**SÉRIE D'EXERCICES**
a - Recopiez fidèlement le passage du texte présenté qui va de "Il y a tous" à "toutes nos certitudes.".
b - D'après le texte présenté, où se situe l'hôpital de Thiaroye ?

**TEXTE PRÉSENTÉ**
________________
Il y a Khady, une femme dont les écrits et les images qu’elle tourne ne parviennent pas à sauver du tourment. Elle qui aimerait tant parvenir à nommer ce mal qui tournoie dans son esprit.
Il y a tous les autres, des fous croit-on, chez qui le vertige côtoie si fortement la lucidité qu’on se demande quel lien obscur relie ces deux états.
Il y a cet hôpital. Thiaroye, en lisière de Dakar. Un lieu où la psychiatrie en Afrique s’est écartée du chemin tracé par la colonisation.
Et il y a la folie qui nous parle, qu’on écoute attentivement, qui nous bouleverse, non par compassion mais parce qu’elle emporte toutes nos certitudes.
FID (Marseille) 2014
Grand Prix de la compétition française
Prix Renaud Victor
FIFAM (Amiens) 2015
Mention spéciale du Prix documentaire sur grand écran
CINEMIGRANTE (Buenos-Aires, Argentine) 2015
Prix de la compétition internationale long-métrages
DOK FEST (Munich, Allemagne) 2015
Premier Prix de la compétition VIKTOR DOK.HORIZONTE
Auteur-réalisateur-cadreur : Joris Lachaise • Son : Rassoul Khary Sow • Composition sonore : Bertrand Wolff • Montage : Joris Lachaise, Bertrand Wolff • Production : KS Visions / Babel XIII
Joris Lachaise
Joris Lachaise aborde la pratique cinématographique par le passage entre sa formation en philosophie et le cinéma documentaire. Un « pont » que le cinéaste et ingénieur des ponts-et-chaussées Jean Rouch lui aura permis dʼimaginer. Parallèlement à ses travaux liés à une anthropologie de la mort et à ses questionnements politiques sur le statut des collections d’ethnographie du Musée de l’Homme, il deviendra cadreur, monteur, et occasionnellement décorateur pour le cinéma. De l’atelier du taxidermiste aux rituels hétérodoxes de l’église napolitaine, la caméra sera d’abord un outil d’arpentage expérimental pour l’exploration des distances possibles entre son propre regard et le champ du réel.
En 2005, il travaille aux côtés de Jean-Pierre Krief sur le film Saddam Hussein : chronique dʼun procès annoncé. Des mois d’enquête dans les coulisses du Tribunal Spécial Irakien qui conduiront à démêler les véritables enjeux de ce procès.
________________
**DONNÉES FOURNIES**
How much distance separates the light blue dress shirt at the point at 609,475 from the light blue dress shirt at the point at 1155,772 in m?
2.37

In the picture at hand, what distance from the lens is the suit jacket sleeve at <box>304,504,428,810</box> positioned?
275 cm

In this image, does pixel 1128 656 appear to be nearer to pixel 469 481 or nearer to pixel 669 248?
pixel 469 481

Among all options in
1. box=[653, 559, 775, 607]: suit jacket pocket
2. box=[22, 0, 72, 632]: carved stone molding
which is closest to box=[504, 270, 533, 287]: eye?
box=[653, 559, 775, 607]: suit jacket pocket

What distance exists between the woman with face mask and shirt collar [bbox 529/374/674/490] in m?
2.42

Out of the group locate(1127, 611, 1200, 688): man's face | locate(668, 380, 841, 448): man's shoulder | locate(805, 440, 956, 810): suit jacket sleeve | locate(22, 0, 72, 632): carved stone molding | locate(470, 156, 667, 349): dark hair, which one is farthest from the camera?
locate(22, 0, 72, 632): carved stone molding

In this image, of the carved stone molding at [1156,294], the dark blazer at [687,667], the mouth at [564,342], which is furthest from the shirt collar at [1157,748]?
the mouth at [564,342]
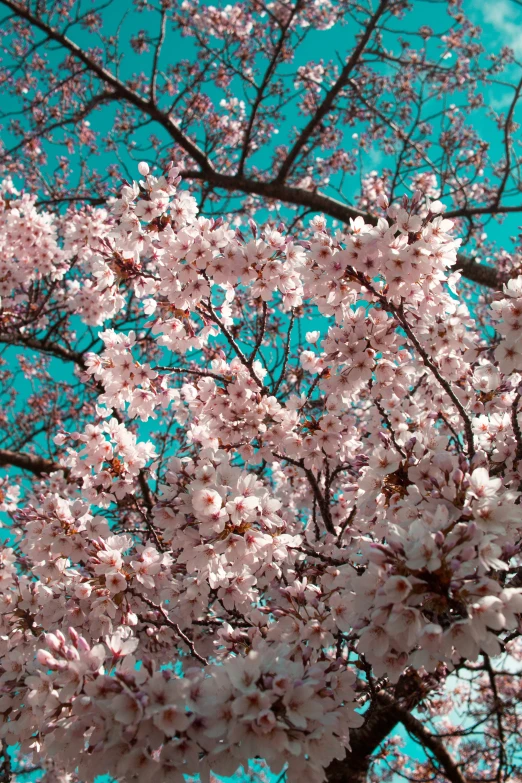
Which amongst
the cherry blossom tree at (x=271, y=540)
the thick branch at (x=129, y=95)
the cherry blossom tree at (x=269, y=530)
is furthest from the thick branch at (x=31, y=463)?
the thick branch at (x=129, y=95)

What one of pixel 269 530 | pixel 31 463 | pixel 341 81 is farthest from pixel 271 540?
pixel 341 81

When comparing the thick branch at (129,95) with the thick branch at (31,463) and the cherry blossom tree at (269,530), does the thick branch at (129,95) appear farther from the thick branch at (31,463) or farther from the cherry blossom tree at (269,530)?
the thick branch at (31,463)

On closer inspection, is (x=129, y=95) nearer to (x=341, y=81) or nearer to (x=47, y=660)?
(x=341, y=81)

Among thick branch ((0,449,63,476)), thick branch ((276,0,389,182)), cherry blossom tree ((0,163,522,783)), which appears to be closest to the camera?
cherry blossom tree ((0,163,522,783))

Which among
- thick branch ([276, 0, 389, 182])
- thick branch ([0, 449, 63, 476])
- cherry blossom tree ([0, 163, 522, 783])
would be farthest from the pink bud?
thick branch ([276, 0, 389, 182])

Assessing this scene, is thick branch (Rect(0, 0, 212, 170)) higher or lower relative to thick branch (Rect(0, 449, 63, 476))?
higher

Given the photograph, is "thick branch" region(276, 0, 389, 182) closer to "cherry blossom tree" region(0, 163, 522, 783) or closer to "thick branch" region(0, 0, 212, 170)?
"thick branch" region(0, 0, 212, 170)

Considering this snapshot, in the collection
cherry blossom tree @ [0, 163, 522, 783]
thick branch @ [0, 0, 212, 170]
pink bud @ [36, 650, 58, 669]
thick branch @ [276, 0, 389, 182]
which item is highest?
thick branch @ [276, 0, 389, 182]

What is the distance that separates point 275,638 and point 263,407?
48.6 inches

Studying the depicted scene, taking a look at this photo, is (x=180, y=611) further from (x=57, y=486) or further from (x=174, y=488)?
(x=57, y=486)

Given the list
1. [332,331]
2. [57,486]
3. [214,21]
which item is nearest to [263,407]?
[332,331]

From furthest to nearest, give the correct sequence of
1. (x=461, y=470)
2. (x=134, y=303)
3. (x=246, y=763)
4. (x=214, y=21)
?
(x=214, y=21) < (x=134, y=303) < (x=461, y=470) < (x=246, y=763)

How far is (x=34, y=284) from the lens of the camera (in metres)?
6.71

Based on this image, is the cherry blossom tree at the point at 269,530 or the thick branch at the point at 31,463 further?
the thick branch at the point at 31,463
________________
**CORRIGÉ**
a -
Il y a tous les autres, des fous croit-on, chez qui le vertige côtoie si fortement la lucidité qu’on se demande quel lien obscur relie ces deux états.
Il y a cet hôpital. Thiaroye, en lisière de Dakar. Un lieu où la psychiatrie en Afrique s’est écartée du chemin tracé par la colonisation.
Et il y a la folie qui nous parle, qu’on écoute attentivement, qui nous bouleverse, non par compassion mais parce qu’elle emporte toutes nos certitudes.

b - L'hôpital de Thiaroye se situe en lisière de Dakar.